_TÂCHE DEMANDÉE 1_:
Selon le texte sur l'Oratoire de Genève, pour quelle raison la ville a-t-elle renoncé à abattre ses remparts après 1815 ? Répondez en une à trois phrases.
_TÂCHE DEMANDÉE 2_:
Prolongez le texte sur le temple de l'Oratoire en reprenant juste après sa dernière phrase.

À l’écoute du Réveil

IV. Le second réveil

1. L’Oratoire

Cette chapelle de mille places en sera le signe.

Dès son origine, la Société évangélique entretient une activité intense. Bien que jamais constituée en Église, elle en a pourtant toutes les apparences : prédication à 11 heures – il ne faut pas concurrencer les services officiels – école du dimanche, réunion le soir ; de plus, une école de filles, une bibliothèque, un dépôt de Bibles et de traités, d’autres rencontres la semaine… Il lui faut donc un local, et, un temple lui ayant été refusé, elle jette son dévolu sur un appartement de la maison de Mme Des Arts, rue des Chanoines 115. Elle y est très vite à l’étroit.

Elle se met en quête d’un bâtiment, ou d’un terrain. Tâche ardue dans une ville qu’enserre encore ses remparts, ses fossés, ses ouvrages de défense avancés, et à laquelle trois portes seulement donnent accès : Neuve, Rive, Cornavin. On y étouffe quelque peu. On aurait voulu, après 1815, briser ce carcan. Mais cela aurait donné à la Suisse l’impression que Genève, qu’elle venait de faire canton, refusait de se défendre. On y avait donc renoncé et la population nouvelle, de plus en plus nombreuse, et en quête de logement, avait dû chercher hors les murs, dans des faubourgs qui timidement s’implantent à quelque distance des murailles, Les Grottes par exemple – le pasteur Gaussen s’y installera – ou dans les combles des maisons. (Le poète Petit-Senn, dans son journal Le Fantasque, présente avec humour le type du spéculateur immobilier de l’époque : « Grosloyer a le projet de bâtir sur son toit ; il est vrai qu’il ne saurait mieux placer son argent que dans son grenier, en le convertissant en appartements. Des bûches et des fascines rapportent moins que des locataires ; il reste à savoir pourtant s’il pourra faire indéfiniment des allonges à son bâtiment, comme à une lettre de change, et tirer du sein des nuages des loyers dont le rapport aérien descendrait sur lui comme une manne céleste » (p. 350).) Il n’est donc pas facile de trouver un emplacement pour édifier une chapelle.

En 1833, néanmoins, douze particuliers s’unissent pour acheter, le long des rues Tabazan et des Belles-Filles, au prix de 170 000 francs environ, quelques immeubles et un jardin. Ils en revendent une grande partie pour un peu moins de 160 000 francs et font construire sur le terrain restant, par l’architecte Louis Brocher, frais rentré d’Angleterre, le Temple de l’Oratoire. Parmi les acheteurs, on retrouve le colonel Henri Tronchin, M. Gautier-Boissier, la femme de Vieusseux-Colladon, et on rencontre aussi la veuve d’Auguste de Staël, des Rilliet, des Du Pan… Collectivement propriétaires des bâtiments, qui ont coûté quelque 90 000 francs, ils les louent à la Société évangélique pour 2’644 francs par an. L’Église évangélique libre, dès 1849, les sous-louera, avant de les racheter, en 1923, pour 20 000 francs.

_JEU DE DONNÉES_:

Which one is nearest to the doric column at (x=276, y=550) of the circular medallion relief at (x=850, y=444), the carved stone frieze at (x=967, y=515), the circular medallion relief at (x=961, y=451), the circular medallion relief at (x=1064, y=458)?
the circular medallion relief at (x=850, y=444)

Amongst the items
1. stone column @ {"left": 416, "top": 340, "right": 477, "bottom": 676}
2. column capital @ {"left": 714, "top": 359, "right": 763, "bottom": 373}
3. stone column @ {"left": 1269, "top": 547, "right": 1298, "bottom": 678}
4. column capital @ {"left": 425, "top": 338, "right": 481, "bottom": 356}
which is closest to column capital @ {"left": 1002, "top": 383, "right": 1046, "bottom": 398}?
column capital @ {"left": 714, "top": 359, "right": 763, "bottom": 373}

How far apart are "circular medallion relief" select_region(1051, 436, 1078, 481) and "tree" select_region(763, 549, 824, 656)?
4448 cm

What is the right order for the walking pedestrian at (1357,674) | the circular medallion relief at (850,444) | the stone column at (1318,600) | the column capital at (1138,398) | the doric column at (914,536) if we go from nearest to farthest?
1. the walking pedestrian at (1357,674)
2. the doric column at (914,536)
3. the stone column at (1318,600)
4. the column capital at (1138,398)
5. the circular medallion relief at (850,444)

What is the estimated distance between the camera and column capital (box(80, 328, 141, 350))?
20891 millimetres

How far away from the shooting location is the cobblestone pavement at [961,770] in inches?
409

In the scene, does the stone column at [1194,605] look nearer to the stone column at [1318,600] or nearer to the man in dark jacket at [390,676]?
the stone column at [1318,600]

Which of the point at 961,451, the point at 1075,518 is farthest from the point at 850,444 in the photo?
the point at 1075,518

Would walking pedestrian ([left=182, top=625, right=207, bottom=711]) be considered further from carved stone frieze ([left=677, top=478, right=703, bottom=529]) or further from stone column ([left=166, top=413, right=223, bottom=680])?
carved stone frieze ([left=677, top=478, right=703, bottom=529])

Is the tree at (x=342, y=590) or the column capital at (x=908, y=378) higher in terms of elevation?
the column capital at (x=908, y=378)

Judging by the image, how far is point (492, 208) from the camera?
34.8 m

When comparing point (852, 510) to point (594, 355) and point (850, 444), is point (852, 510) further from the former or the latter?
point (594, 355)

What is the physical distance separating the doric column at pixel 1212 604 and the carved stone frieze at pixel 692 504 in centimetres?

_RÉPONSE 1_:
Abattre les remparts aurait donné à la Suisse, qui venait de faire de Genève un canton, l'impression que la ville refusait de se défendre. Genève y a donc renoncé, et la population nouvelle a dû chercher à se loger hors les murs, dans des faubourgs comme Les Grottes, ou dans les combles des maisons.

_RÉPONSE 2_:
L’édifice, d’une simplicité presque romane à l’extérieur, offre à l’intérieur, par ses colonnes doriques, sa balustrade, son abside sans fenêtres, une dominante plutôt classique. Son inauguration, prévue pour le 2 février 1834, est renvoyée au 9 en raison des troubles qui, par l’action d’une poignée de réfugiés, Polonais notamment, jettent l’effervescence dans la cité. Ils se sont mis en tête en effet, à l’appel du chef de la Jeune Italie Giuseppe Mazzini, d’organiser à partir de Genève une expédition contre la Savoie. On devine, l’équipée ayant échoué, les reproches cinglants des chancelleries européennes aux gouvernements genevois et suisse. L’abus du droit d’asile est flagrant. Le fait que la Sardaigne, dont la frontière a été violée, ait un régime réactionnaire digne de l’absolutisme le plus obscurantiste n’y change rien. Le Conseil d’État est sur les dents. Non seulement sur le plan diplomatique, ou par les problèmes que lui pose l’internement des réfugiés ayant battu en retraite, mais aussi, et peut être surtout, par l’agitation que mènent les radicaux, les gauchistes de l’époque, contre la politique du gouvernement. Heureusement pour ce dernier, la majorité de la population n’est pas pour eux, et les esprits peu à peu se calment. Aussi le pasteur Gaussen, dans son sermon de dédicace, peut-il rendre grâces pour la délivrance que Dieu a accordée à la cité. (Certes, cette affaire, dite des Polonais, provoquera encore bien des remous. Quant aux radicaux, qui en 1834 font peur, ils mettent à profit l’événement pour accroître leur influence. Cf. notre étude : « Rodolphe Topffer et le sentiment national » in Revue suisse d’histoire, 1977, pp. 122-132, et notre thèse : Genève 1830. Restauration de l’École, Lausanne, 1974, pp. 113-123 (chez l’auteur).)

Il le fait avec un rare bonheur. Plus : son message, vingt-cinq ans après, demeurera si pertinent qu’on décidera de le publier pour marquer le quart de siècle de la Société évangélique. Devant tant d’amis venus en famille – « jusqu’au plus petit de ces chers enfants qui m’écoutent », s’exclame le prédicateur – il invoque le Dieu béni éternellement : « Que cette maison lui appartienne, dit-il, que son Esprit y habite, que sa gloire la remplisse ! »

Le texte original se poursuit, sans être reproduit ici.